Enxergar o futebol como evento separado dessa realidade social é perder a chance de usar o jogo que tanto amamos para ajudar a passar por fases como a que nos encontramos - e que está muito perto de piorar. Torcedores são também trabalhadores que estão desempregados, ou sub-empregados, endividados, exaustos, revoltados, isolados. Nessa hora, as masculinidades tóxicas tendem a se agravar e por isso aumentam muito os casos de agressões contra mulheres, estupros, feminicídios. Nesse contexto, uma derrota do seu time de coração ganha contornos ainda mais dramáticos: se tudo mais está em ruínas, e só o futebol mantém nossa potência vital, como reagir à derrota, ao rebaixamento, ao erro daquele aparato tecnológico que faz as vezes de juiz e não deveria jamais errar?

Diante desses conflitos, esse torcedor enfraquecido, oprimido e esquecido, se veste de macho valentão e, ao primeiro tropeço de seu time, à primeira injustiça daquele instrumento que - juraram a ele - traria justiça máxima ao futebol, se autoriza a sair quebrando tudo.

É preciso tratar das causas e não dos sintomas porque tratar do sintoma não resolve absolutamente nada - é só enganação, performance, show para inglês ver.

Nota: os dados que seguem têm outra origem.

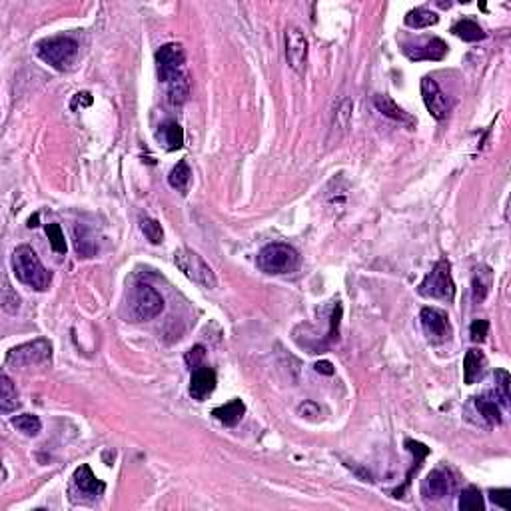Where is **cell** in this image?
<instances>
[{
  "instance_id": "cell-1",
  "label": "cell",
  "mask_w": 511,
  "mask_h": 511,
  "mask_svg": "<svg viewBox=\"0 0 511 511\" xmlns=\"http://www.w3.org/2000/svg\"><path fill=\"white\" fill-rule=\"evenodd\" d=\"M12 272L21 284L36 290V292L48 290V286L52 282V272L42 266L40 258L26 244L18 246L12 254Z\"/></svg>"
},
{
  "instance_id": "cell-2",
  "label": "cell",
  "mask_w": 511,
  "mask_h": 511,
  "mask_svg": "<svg viewBox=\"0 0 511 511\" xmlns=\"http://www.w3.org/2000/svg\"><path fill=\"white\" fill-rule=\"evenodd\" d=\"M256 264L264 274L270 276H282V274H290L298 268L300 264V254L296 252V248H292L290 244H282V242H274L264 246L258 256H256Z\"/></svg>"
},
{
  "instance_id": "cell-3",
  "label": "cell",
  "mask_w": 511,
  "mask_h": 511,
  "mask_svg": "<svg viewBox=\"0 0 511 511\" xmlns=\"http://www.w3.org/2000/svg\"><path fill=\"white\" fill-rule=\"evenodd\" d=\"M418 294L423 296V298H434V300H443V302H451L456 298V286H453V279H451V266H449L447 260L436 262L432 272L418 286Z\"/></svg>"
},
{
  "instance_id": "cell-4",
  "label": "cell",
  "mask_w": 511,
  "mask_h": 511,
  "mask_svg": "<svg viewBox=\"0 0 511 511\" xmlns=\"http://www.w3.org/2000/svg\"><path fill=\"white\" fill-rule=\"evenodd\" d=\"M174 264L188 279H192L200 288H206V290L216 288V284H218L216 274L208 266V262L198 252H194L190 248H180V250L174 252Z\"/></svg>"
},
{
  "instance_id": "cell-5",
  "label": "cell",
  "mask_w": 511,
  "mask_h": 511,
  "mask_svg": "<svg viewBox=\"0 0 511 511\" xmlns=\"http://www.w3.org/2000/svg\"><path fill=\"white\" fill-rule=\"evenodd\" d=\"M38 56L54 70H68L78 56V42L70 36H52L38 42Z\"/></svg>"
},
{
  "instance_id": "cell-6",
  "label": "cell",
  "mask_w": 511,
  "mask_h": 511,
  "mask_svg": "<svg viewBox=\"0 0 511 511\" xmlns=\"http://www.w3.org/2000/svg\"><path fill=\"white\" fill-rule=\"evenodd\" d=\"M50 358H52V344L47 338H38L10 349L6 353V364L12 368H30V366L48 364Z\"/></svg>"
},
{
  "instance_id": "cell-7",
  "label": "cell",
  "mask_w": 511,
  "mask_h": 511,
  "mask_svg": "<svg viewBox=\"0 0 511 511\" xmlns=\"http://www.w3.org/2000/svg\"><path fill=\"white\" fill-rule=\"evenodd\" d=\"M164 310V298L158 290L148 284H138L130 296V314L134 322H146L160 316Z\"/></svg>"
},
{
  "instance_id": "cell-8",
  "label": "cell",
  "mask_w": 511,
  "mask_h": 511,
  "mask_svg": "<svg viewBox=\"0 0 511 511\" xmlns=\"http://www.w3.org/2000/svg\"><path fill=\"white\" fill-rule=\"evenodd\" d=\"M106 489V484L100 482L92 473L90 465H80L74 475H72V484H70V499L76 501H92L96 497H100Z\"/></svg>"
},
{
  "instance_id": "cell-9",
  "label": "cell",
  "mask_w": 511,
  "mask_h": 511,
  "mask_svg": "<svg viewBox=\"0 0 511 511\" xmlns=\"http://www.w3.org/2000/svg\"><path fill=\"white\" fill-rule=\"evenodd\" d=\"M184 60H186V54H184V48L182 45H164L158 52H156V68H158V78L162 82H172L176 78H180L184 72Z\"/></svg>"
},
{
  "instance_id": "cell-10",
  "label": "cell",
  "mask_w": 511,
  "mask_h": 511,
  "mask_svg": "<svg viewBox=\"0 0 511 511\" xmlns=\"http://www.w3.org/2000/svg\"><path fill=\"white\" fill-rule=\"evenodd\" d=\"M419 322L425 338L432 344H443L451 338V325L447 314L440 308H423L419 312Z\"/></svg>"
},
{
  "instance_id": "cell-11",
  "label": "cell",
  "mask_w": 511,
  "mask_h": 511,
  "mask_svg": "<svg viewBox=\"0 0 511 511\" xmlns=\"http://www.w3.org/2000/svg\"><path fill=\"white\" fill-rule=\"evenodd\" d=\"M284 42H286L288 66L296 74H303L306 64H308V40H306L303 32L298 26H288L286 34H284Z\"/></svg>"
},
{
  "instance_id": "cell-12",
  "label": "cell",
  "mask_w": 511,
  "mask_h": 511,
  "mask_svg": "<svg viewBox=\"0 0 511 511\" xmlns=\"http://www.w3.org/2000/svg\"><path fill=\"white\" fill-rule=\"evenodd\" d=\"M421 96H423V104L427 108V112L436 120H443L449 112V100L440 88V84L432 78L425 76L421 78Z\"/></svg>"
},
{
  "instance_id": "cell-13",
  "label": "cell",
  "mask_w": 511,
  "mask_h": 511,
  "mask_svg": "<svg viewBox=\"0 0 511 511\" xmlns=\"http://www.w3.org/2000/svg\"><path fill=\"white\" fill-rule=\"evenodd\" d=\"M453 489V479L449 473H445L443 469H434L427 473V477L421 484V495L429 501H438L443 499L445 495H449Z\"/></svg>"
},
{
  "instance_id": "cell-14",
  "label": "cell",
  "mask_w": 511,
  "mask_h": 511,
  "mask_svg": "<svg viewBox=\"0 0 511 511\" xmlns=\"http://www.w3.org/2000/svg\"><path fill=\"white\" fill-rule=\"evenodd\" d=\"M216 384H218L216 372H214L212 368H208V366H200V368L192 370L188 392L192 395V399L204 401V399L216 390Z\"/></svg>"
},
{
  "instance_id": "cell-15",
  "label": "cell",
  "mask_w": 511,
  "mask_h": 511,
  "mask_svg": "<svg viewBox=\"0 0 511 511\" xmlns=\"http://www.w3.org/2000/svg\"><path fill=\"white\" fill-rule=\"evenodd\" d=\"M401 52L410 60H443L447 54V45L442 38H429L423 45H403Z\"/></svg>"
},
{
  "instance_id": "cell-16",
  "label": "cell",
  "mask_w": 511,
  "mask_h": 511,
  "mask_svg": "<svg viewBox=\"0 0 511 511\" xmlns=\"http://www.w3.org/2000/svg\"><path fill=\"white\" fill-rule=\"evenodd\" d=\"M373 106H375L384 116L392 118L394 122H399V124H403V126H408V128H414V126H416V120L410 116L403 108H399L388 94H377V96L373 98Z\"/></svg>"
},
{
  "instance_id": "cell-17",
  "label": "cell",
  "mask_w": 511,
  "mask_h": 511,
  "mask_svg": "<svg viewBox=\"0 0 511 511\" xmlns=\"http://www.w3.org/2000/svg\"><path fill=\"white\" fill-rule=\"evenodd\" d=\"M486 366H488V360L484 356V351L479 349H469L465 353L464 360V382L467 386H473L477 379L484 377L486 373Z\"/></svg>"
},
{
  "instance_id": "cell-18",
  "label": "cell",
  "mask_w": 511,
  "mask_h": 511,
  "mask_svg": "<svg viewBox=\"0 0 511 511\" xmlns=\"http://www.w3.org/2000/svg\"><path fill=\"white\" fill-rule=\"evenodd\" d=\"M244 414H246V403L242 399H232V401L212 410V416L218 419L220 423L228 425V427L238 425L244 418Z\"/></svg>"
},
{
  "instance_id": "cell-19",
  "label": "cell",
  "mask_w": 511,
  "mask_h": 511,
  "mask_svg": "<svg viewBox=\"0 0 511 511\" xmlns=\"http://www.w3.org/2000/svg\"><path fill=\"white\" fill-rule=\"evenodd\" d=\"M156 138L160 140L164 144L166 150H180L184 146V130L180 128L178 122L174 120H168L160 126V130L156 132Z\"/></svg>"
},
{
  "instance_id": "cell-20",
  "label": "cell",
  "mask_w": 511,
  "mask_h": 511,
  "mask_svg": "<svg viewBox=\"0 0 511 511\" xmlns=\"http://www.w3.org/2000/svg\"><path fill=\"white\" fill-rule=\"evenodd\" d=\"M475 399V408H477V412H479V416L488 421V425H499L503 418H501V408H499V403L495 401V397L491 394H484V395H477V397H473Z\"/></svg>"
},
{
  "instance_id": "cell-21",
  "label": "cell",
  "mask_w": 511,
  "mask_h": 511,
  "mask_svg": "<svg viewBox=\"0 0 511 511\" xmlns=\"http://www.w3.org/2000/svg\"><path fill=\"white\" fill-rule=\"evenodd\" d=\"M18 406H21V399H18V392H16L12 379L6 373H2L0 375V412L10 414Z\"/></svg>"
},
{
  "instance_id": "cell-22",
  "label": "cell",
  "mask_w": 511,
  "mask_h": 511,
  "mask_svg": "<svg viewBox=\"0 0 511 511\" xmlns=\"http://www.w3.org/2000/svg\"><path fill=\"white\" fill-rule=\"evenodd\" d=\"M74 242H76V252H78V258H92L98 250L96 246V240L92 238V232L90 228H86L84 224H76L74 228Z\"/></svg>"
},
{
  "instance_id": "cell-23",
  "label": "cell",
  "mask_w": 511,
  "mask_h": 511,
  "mask_svg": "<svg viewBox=\"0 0 511 511\" xmlns=\"http://www.w3.org/2000/svg\"><path fill=\"white\" fill-rule=\"evenodd\" d=\"M451 32L462 38L465 42H477V40H484L486 38V32L479 24L475 21H469V18H462L458 23L451 26Z\"/></svg>"
},
{
  "instance_id": "cell-24",
  "label": "cell",
  "mask_w": 511,
  "mask_h": 511,
  "mask_svg": "<svg viewBox=\"0 0 511 511\" xmlns=\"http://www.w3.org/2000/svg\"><path fill=\"white\" fill-rule=\"evenodd\" d=\"M440 23V16L436 12H432L429 8L425 6H419V8H414L406 14V24L410 28H427V26H434V24Z\"/></svg>"
},
{
  "instance_id": "cell-25",
  "label": "cell",
  "mask_w": 511,
  "mask_h": 511,
  "mask_svg": "<svg viewBox=\"0 0 511 511\" xmlns=\"http://www.w3.org/2000/svg\"><path fill=\"white\" fill-rule=\"evenodd\" d=\"M491 270H489L488 266H482V268H477L475 270V276H473V282H471V286H473V302H484L486 300V296L489 294V288H491Z\"/></svg>"
},
{
  "instance_id": "cell-26",
  "label": "cell",
  "mask_w": 511,
  "mask_h": 511,
  "mask_svg": "<svg viewBox=\"0 0 511 511\" xmlns=\"http://www.w3.org/2000/svg\"><path fill=\"white\" fill-rule=\"evenodd\" d=\"M190 178H192V170H190V166H188L186 160H180V162L176 164V166L170 170V174H168V184L174 188V190H178V192L186 194L188 184H190Z\"/></svg>"
},
{
  "instance_id": "cell-27",
  "label": "cell",
  "mask_w": 511,
  "mask_h": 511,
  "mask_svg": "<svg viewBox=\"0 0 511 511\" xmlns=\"http://www.w3.org/2000/svg\"><path fill=\"white\" fill-rule=\"evenodd\" d=\"M10 423L24 434V436H28V438H36L38 434H40V429H42V421L38 416H32V414H21V416H16V418L10 419Z\"/></svg>"
},
{
  "instance_id": "cell-28",
  "label": "cell",
  "mask_w": 511,
  "mask_h": 511,
  "mask_svg": "<svg viewBox=\"0 0 511 511\" xmlns=\"http://www.w3.org/2000/svg\"><path fill=\"white\" fill-rule=\"evenodd\" d=\"M190 96V80H188L186 74H182L180 78L168 82V100L176 106L184 104Z\"/></svg>"
},
{
  "instance_id": "cell-29",
  "label": "cell",
  "mask_w": 511,
  "mask_h": 511,
  "mask_svg": "<svg viewBox=\"0 0 511 511\" xmlns=\"http://www.w3.org/2000/svg\"><path fill=\"white\" fill-rule=\"evenodd\" d=\"M460 510L462 511H484L486 503H484V495L475 486H469L462 491L460 495Z\"/></svg>"
},
{
  "instance_id": "cell-30",
  "label": "cell",
  "mask_w": 511,
  "mask_h": 511,
  "mask_svg": "<svg viewBox=\"0 0 511 511\" xmlns=\"http://www.w3.org/2000/svg\"><path fill=\"white\" fill-rule=\"evenodd\" d=\"M351 108H353V104H351V100H342L340 102V106L336 108V114H334V122H332V130L336 132H340V134H344L346 130L349 128V122H351Z\"/></svg>"
},
{
  "instance_id": "cell-31",
  "label": "cell",
  "mask_w": 511,
  "mask_h": 511,
  "mask_svg": "<svg viewBox=\"0 0 511 511\" xmlns=\"http://www.w3.org/2000/svg\"><path fill=\"white\" fill-rule=\"evenodd\" d=\"M140 230H142V234L146 236V240H148L150 244H162L164 230L162 226H160V222H156V220L144 216V218L140 220Z\"/></svg>"
},
{
  "instance_id": "cell-32",
  "label": "cell",
  "mask_w": 511,
  "mask_h": 511,
  "mask_svg": "<svg viewBox=\"0 0 511 511\" xmlns=\"http://www.w3.org/2000/svg\"><path fill=\"white\" fill-rule=\"evenodd\" d=\"M406 447H408V451H412V453H414V458H416L414 467H412V469H410V473H408V482H406V488H408V486H410V479H412V475H414V471H418L419 467H421V462L427 458L429 447H425L423 443L414 442V440H406ZM403 489H401V493H403Z\"/></svg>"
},
{
  "instance_id": "cell-33",
  "label": "cell",
  "mask_w": 511,
  "mask_h": 511,
  "mask_svg": "<svg viewBox=\"0 0 511 511\" xmlns=\"http://www.w3.org/2000/svg\"><path fill=\"white\" fill-rule=\"evenodd\" d=\"M510 373L506 370H495V394H493V397L499 399L503 406L510 403Z\"/></svg>"
},
{
  "instance_id": "cell-34",
  "label": "cell",
  "mask_w": 511,
  "mask_h": 511,
  "mask_svg": "<svg viewBox=\"0 0 511 511\" xmlns=\"http://www.w3.org/2000/svg\"><path fill=\"white\" fill-rule=\"evenodd\" d=\"M47 236H48V240H50L52 250H54L56 254H66V250H68V248H66V240H64V232H62L60 224H56V222L48 224Z\"/></svg>"
},
{
  "instance_id": "cell-35",
  "label": "cell",
  "mask_w": 511,
  "mask_h": 511,
  "mask_svg": "<svg viewBox=\"0 0 511 511\" xmlns=\"http://www.w3.org/2000/svg\"><path fill=\"white\" fill-rule=\"evenodd\" d=\"M2 308H4V312H8V314H16L18 308H21V298H18V294L10 288L8 279H4V286H2Z\"/></svg>"
},
{
  "instance_id": "cell-36",
  "label": "cell",
  "mask_w": 511,
  "mask_h": 511,
  "mask_svg": "<svg viewBox=\"0 0 511 511\" xmlns=\"http://www.w3.org/2000/svg\"><path fill=\"white\" fill-rule=\"evenodd\" d=\"M488 332H489V322L488 320H475L471 327H469V336H471V342H475V344H482V342H486V338H488Z\"/></svg>"
},
{
  "instance_id": "cell-37",
  "label": "cell",
  "mask_w": 511,
  "mask_h": 511,
  "mask_svg": "<svg viewBox=\"0 0 511 511\" xmlns=\"http://www.w3.org/2000/svg\"><path fill=\"white\" fill-rule=\"evenodd\" d=\"M204 358H206V349L202 348V346H194L192 349H188L186 353V364L190 370H196V368H200V366H204L202 362H204Z\"/></svg>"
},
{
  "instance_id": "cell-38",
  "label": "cell",
  "mask_w": 511,
  "mask_h": 511,
  "mask_svg": "<svg viewBox=\"0 0 511 511\" xmlns=\"http://www.w3.org/2000/svg\"><path fill=\"white\" fill-rule=\"evenodd\" d=\"M298 414L306 419H312V421H316V419H320V414H322V410H320V406L316 403V401H303L302 406L298 408Z\"/></svg>"
},
{
  "instance_id": "cell-39",
  "label": "cell",
  "mask_w": 511,
  "mask_h": 511,
  "mask_svg": "<svg viewBox=\"0 0 511 511\" xmlns=\"http://www.w3.org/2000/svg\"><path fill=\"white\" fill-rule=\"evenodd\" d=\"M489 497H491V501H493L495 506H499L501 510H510V489H491V491H489Z\"/></svg>"
},
{
  "instance_id": "cell-40",
  "label": "cell",
  "mask_w": 511,
  "mask_h": 511,
  "mask_svg": "<svg viewBox=\"0 0 511 511\" xmlns=\"http://www.w3.org/2000/svg\"><path fill=\"white\" fill-rule=\"evenodd\" d=\"M92 106V94L90 92H76L72 96L70 102V110H78V108H88Z\"/></svg>"
},
{
  "instance_id": "cell-41",
  "label": "cell",
  "mask_w": 511,
  "mask_h": 511,
  "mask_svg": "<svg viewBox=\"0 0 511 511\" xmlns=\"http://www.w3.org/2000/svg\"><path fill=\"white\" fill-rule=\"evenodd\" d=\"M316 372L318 373H324V375H334V366H332V362H318L316 366Z\"/></svg>"
}]
</instances>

Somos uma sociedade adoecida, amedrontada, acuada. Enquanto o sistema econômico for o da exploração e da opressão absoluta à classe trabalhadora, enquanto assistirmos passivamente a uberização de todas as vidas, testemunharemos o aumento da violência nos estádios, nos lares, nos trabalhos, nas ruas.

Se não tratarmos todas essas questões futebolísticas como questões sociais e não tentarmos saídas alternativas que não envolvam mais punição e mais exclusão, dias muito piores estarão a caminho.